[Spatial reasoning question data]
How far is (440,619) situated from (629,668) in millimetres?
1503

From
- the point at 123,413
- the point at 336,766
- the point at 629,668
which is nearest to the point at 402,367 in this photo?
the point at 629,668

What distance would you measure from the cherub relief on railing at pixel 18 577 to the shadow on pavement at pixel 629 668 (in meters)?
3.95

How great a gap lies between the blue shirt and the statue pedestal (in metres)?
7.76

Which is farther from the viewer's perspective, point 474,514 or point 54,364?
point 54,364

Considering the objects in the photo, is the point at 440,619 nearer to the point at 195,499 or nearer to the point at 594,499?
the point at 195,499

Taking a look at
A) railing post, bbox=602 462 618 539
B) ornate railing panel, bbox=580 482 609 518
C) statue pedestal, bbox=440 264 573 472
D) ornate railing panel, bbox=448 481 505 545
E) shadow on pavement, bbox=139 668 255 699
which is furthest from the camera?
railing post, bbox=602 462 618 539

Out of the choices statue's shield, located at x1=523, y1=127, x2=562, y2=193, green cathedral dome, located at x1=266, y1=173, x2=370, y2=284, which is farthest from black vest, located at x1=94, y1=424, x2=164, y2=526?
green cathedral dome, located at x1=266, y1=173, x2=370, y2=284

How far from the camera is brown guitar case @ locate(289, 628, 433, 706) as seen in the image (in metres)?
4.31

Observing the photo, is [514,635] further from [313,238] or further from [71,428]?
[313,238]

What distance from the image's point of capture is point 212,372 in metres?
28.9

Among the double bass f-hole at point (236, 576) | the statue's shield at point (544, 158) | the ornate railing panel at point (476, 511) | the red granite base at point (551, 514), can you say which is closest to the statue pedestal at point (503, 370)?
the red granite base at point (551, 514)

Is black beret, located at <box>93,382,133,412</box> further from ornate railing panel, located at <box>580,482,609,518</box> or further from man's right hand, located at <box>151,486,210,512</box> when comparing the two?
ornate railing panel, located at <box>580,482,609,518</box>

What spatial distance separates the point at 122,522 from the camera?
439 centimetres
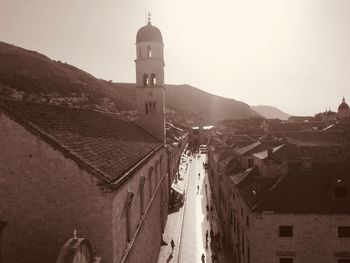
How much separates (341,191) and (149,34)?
25.2 m

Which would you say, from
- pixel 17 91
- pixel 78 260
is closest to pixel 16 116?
pixel 78 260

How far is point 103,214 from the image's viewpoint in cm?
1230

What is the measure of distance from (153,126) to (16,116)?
2752 cm

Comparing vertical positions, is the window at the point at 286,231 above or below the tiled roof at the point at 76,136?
below

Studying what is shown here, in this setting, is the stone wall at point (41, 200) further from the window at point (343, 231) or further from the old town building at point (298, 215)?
the window at point (343, 231)

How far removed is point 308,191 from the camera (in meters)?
23.4

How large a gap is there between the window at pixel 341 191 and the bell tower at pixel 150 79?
21.1 meters

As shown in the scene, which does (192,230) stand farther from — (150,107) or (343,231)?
(343,231)

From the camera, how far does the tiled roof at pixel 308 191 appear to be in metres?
22.3

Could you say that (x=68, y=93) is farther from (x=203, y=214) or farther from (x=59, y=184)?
(x=59, y=184)

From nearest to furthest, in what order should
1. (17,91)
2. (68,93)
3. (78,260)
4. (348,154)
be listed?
(78,260)
(348,154)
(17,91)
(68,93)

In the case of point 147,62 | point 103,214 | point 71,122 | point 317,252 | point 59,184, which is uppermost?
point 147,62

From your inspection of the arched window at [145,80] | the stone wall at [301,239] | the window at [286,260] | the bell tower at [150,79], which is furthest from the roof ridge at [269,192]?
the arched window at [145,80]

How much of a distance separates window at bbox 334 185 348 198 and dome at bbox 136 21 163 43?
79.7 feet
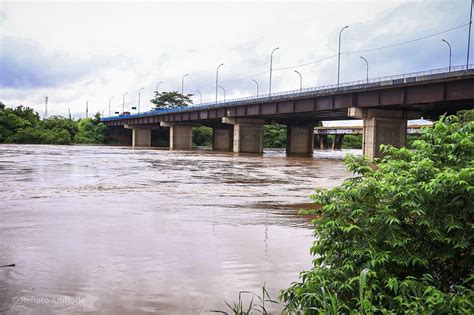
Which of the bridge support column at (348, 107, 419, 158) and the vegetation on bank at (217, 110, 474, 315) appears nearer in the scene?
the vegetation on bank at (217, 110, 474, 315)

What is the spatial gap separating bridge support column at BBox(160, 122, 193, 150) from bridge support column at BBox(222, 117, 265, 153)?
24.6 m

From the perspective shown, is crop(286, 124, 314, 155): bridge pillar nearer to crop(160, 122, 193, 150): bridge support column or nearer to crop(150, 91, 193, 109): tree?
crop(160, 122, 193, 150): bridge support column

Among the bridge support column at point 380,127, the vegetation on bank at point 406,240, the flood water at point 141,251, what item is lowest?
the flood water at point 141,251

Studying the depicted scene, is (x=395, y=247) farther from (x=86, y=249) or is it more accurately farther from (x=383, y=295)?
(x=86, y=249)

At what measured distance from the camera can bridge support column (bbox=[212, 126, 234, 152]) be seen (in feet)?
339

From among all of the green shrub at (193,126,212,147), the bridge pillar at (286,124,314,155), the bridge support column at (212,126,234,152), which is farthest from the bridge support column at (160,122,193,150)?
the green shrub at (193,126,212,147)

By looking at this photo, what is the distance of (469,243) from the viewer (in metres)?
3.95

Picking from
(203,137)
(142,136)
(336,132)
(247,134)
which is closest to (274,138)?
(336,132)

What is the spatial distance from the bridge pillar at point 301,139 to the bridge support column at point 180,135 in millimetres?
26413

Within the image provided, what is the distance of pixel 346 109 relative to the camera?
58.2 m

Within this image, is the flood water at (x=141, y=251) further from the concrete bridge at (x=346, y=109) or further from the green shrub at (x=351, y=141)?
the green shrub at (x=351, y=141)

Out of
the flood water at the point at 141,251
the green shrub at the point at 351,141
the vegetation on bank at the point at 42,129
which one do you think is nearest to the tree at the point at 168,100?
the vegetation on bank at the point at 42,129

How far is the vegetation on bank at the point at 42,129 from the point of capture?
109188 mm

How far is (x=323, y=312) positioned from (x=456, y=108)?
55.7 metres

### REQUIREMENT
Omit the pictures, and quote the material above exactly as given.

### CORRECT RESPONSE
How far is (440,619) situated from (629,668) in millimetres?
1503

From
- the point at 123,413
- the point at 336,766
- the point at 629,668
which is nearest to the point at 402,367 in this photo?
the point at 629,668

What distance would you measure from the cherub relief on railing at pixel 18 577 to the shadow on pavement at pixel 629 668 (in meters)?
3.95

How great a gap lies between the blue shirt and the statue pedestal (in metres)?
7.76

Which is farther from the viewer's perspective, point 474,514 or point 54,364?
point 54,364

Considering the objects in the photo, is the point at 440,619 nearer to the point at 195,499 or nearer to the point at 594,499?
the point at 195,499

Taking a look at
A) railing post, bbox=602 462 618 539
B) ornate railing panel, bbox=580 482 609 518
C) statue pedestal, bbox=440 264 573 472
D) ornate railing panel, bbox=448 481 505 545
E) shadow on pavement, bbox=139 668 255 699
which is furthest from the camera?
railing post, bbox=602 462 618 539

Out of the choices statue's shield, located at x1=523, y1=127, x2=562, y2=193, green cathedral dome, located at x1=266, y1=173, x2=370, y2=284, which is farthest from black vest, located at x1=94, y1=424, x2=164, y2=526?
green cathedral dome, located at x1=266, y1=173, x2=370, y2=284

How far from the camera is brown guitar case @ locate(289, 628, 433, 706) as seen in the image (in metres)?
4.31

Observing the photo, is [514,635] further from [313,238] or further from [71,428]?
[313,238]

What distance from the image's point of capture is point 212,372 in metres?
28.9

Among the double bass f-hole at point (236, 576) | the statue's shield at point (544, 158) | the ornate railing panel at point (476, 511) | the red granite base at point (551, 514), can you say which is closest to the statue pedestal at point (503, 370)?
the red granite base at point (551, 514)

Is black beret, located at <box>93,382,133,412</box> further from ornate railing panel, located at <box>580,482,609,518</box> or further from man's right hand, located at <box>151,486,210,512</box> when comparing the two?
ornate railing panel, located at <box>580,482,609,518</box>

What spatial distance separates the point at 122,522 from the camera?
439 centimetres
How much separates (341,191) and (149,34)?
25.2 m

Which would you say, from
- pixel 17 91
- pixel 78 260
is closest to pixel 16 116?
pixel 78 260

How far is point 103,214 from the image's viewpoint in cm?
1230

What is the measure of distance from (153,126) to (16,116)?
2752 cm

Comparing vertical positions, is the window at the point at 286,231 above or below the tiled roof at the point at 76,136?
below

Studying what is shown here, in this setting, is the stone wall at point (41, 200) further from the window at point (343, 231) or further from the old town building at point (298, 215)?
the window at point (343, 231)

How far removed is point 308,191 from the camera (in meters)?
23.4

How large a gap is there between the window at pixel 341 191 and the bell tower at pixel 150 79?
21.1 meters

As shown in the scene, which does (192,230) stand farther from — (150,107) or (343,231)?
(343,231)

From the camera, how far does the tiled roof at pixel 308 191 appear to be in metres?
22.3

Could you say that (x=68, y=93) is farther from (x=203, y=214) or farther from (x=59, y=184)?
(x=59, y=184)

From nearest to furthest, in what order should
1. (17,91)
2. (68,93)
3. (78,260)
4. (348,154)
be listed?
(78,260)
(348,154)
(17,91)
(68,93)

In the case of point 147,62 | point 103,214 | point 71,122 | point 317,252 | point 59,184, which is uppermost?
point 147,62

From your inspection of the arched window at [145,80] | the stone wall at [301,239] | the window at [286,260] | the bell tower at [150,79], which is furthest from the roof ridge at [269,192]?
the arched window at [145,80]

How much of a distance separates window at bbox 334 185 348 198 and dome at bbox 136 21 163 43?
79.7 feet
Which of the bridge support column at (348, 107, 419, 158) and the vegetation on bank at (217, 110, 474, 315) appears nearer in the scene?
the vegetation on bank at (217, 110, 474, 315)

What is the spatial gap separating bridge support column at BBox(160, 122, 193, 150) from bridge support column at BBox(222, 117, 265, 153)?
24.6 m

From the perspective shown, is crop(286, 124, 314, 155): bridge pillar nearer to crop(160, 122, 193, 150): bridge support column or nearer to crop(150, 91, 193, 109): tree?
crop(160, 122, 193, 150): bridge support column

Among the bridge support column at point 380,127, the vegetation on bank at point 406,240, the flood water at point 141,251, what item is lowest?
the flood water at point 141,251

Studying the depicted scene, is (x=395, y=247) farther from (x=86, y=249) or is it more accurately farther from (x=383, y=295)?
(x=86, y=249)

At what measured distance from the camera can bridge support column (bbox=[212, 126, 234, 152]) be seen (in feet)?
339

From among all of the green shrub at (193,126,212,147), the bridge pillar at (286,124,314,155), the bridge support column at (212,126,234,152), which is farthest from the bridge support column at (160,122,193,150)?
the green shrub at (193,126,212,147)

By looking at this photo, what is the distance of (469,243) from the viewer (in metres)?
3.95

Picking from
(203,137)
(142,136)
(336,132)
(247,134)
which is closest to (274,138)?
(336,132)

What is the spatial distance from the bridge pillar at point 301,139 to the bridge support column at point 180,135 in millimetres?
26413

Within the image provided, what is the distance of pixel 346 109 relative to the camera?
58.2 m

Within this image, is the flood water at (x=141, y=251) further from the concrete bridge at (x=346, y=109) or further from the green shrub at (x=351, y=141)?
the green shrub at (x=351, y=141)

Out of
the flood water at the point at 141,251
the green shrub at the point at 351,141
the vegetation on bank at the point at 42,129
which one do you think is nearest to the tree at the point at 168,100?
the vegetation on bank at the point at 42,129

How far is the vegetation on bank at the point at 42,129 from the point of capture?
109188 mm

How far is (x=323, y=312) positioned from (x=456, y=108)?
55.7 metres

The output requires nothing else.